_RAW DATA_:
* * * * * * * * *
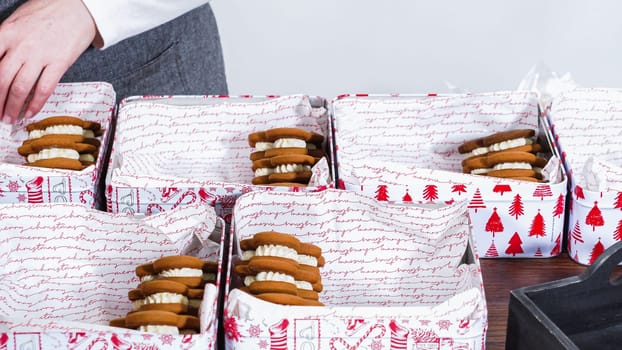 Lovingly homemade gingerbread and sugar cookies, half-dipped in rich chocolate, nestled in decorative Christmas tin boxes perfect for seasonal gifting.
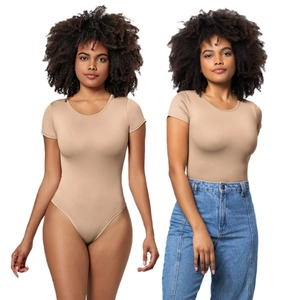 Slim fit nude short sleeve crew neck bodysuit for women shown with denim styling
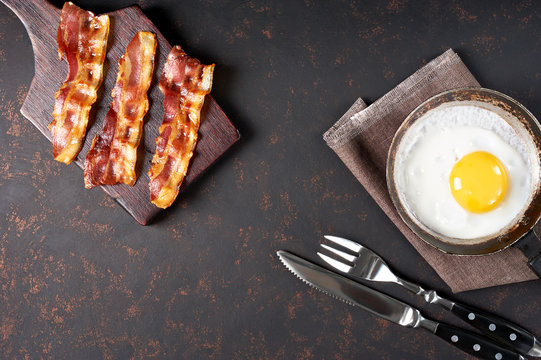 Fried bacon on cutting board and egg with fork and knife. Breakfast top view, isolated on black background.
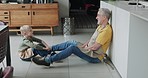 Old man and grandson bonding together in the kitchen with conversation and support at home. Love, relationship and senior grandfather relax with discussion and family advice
* * * * * * * * *
_DESCRIPTION OF THE TASK_:
Output each line of the listing above, word for word, from the one holding "Fried bacon on" through the last line, both included; omit the pictures.

_PROBLEM SOLUTION_:
 Fried bacon on cutting board and egg with fork and knife. Breakfast top view, isolated on black background.
 Old man and grandson bonding together in the kitchen with conversation and support at home. Love, relationship and senior grandfather relax with discussion and family advice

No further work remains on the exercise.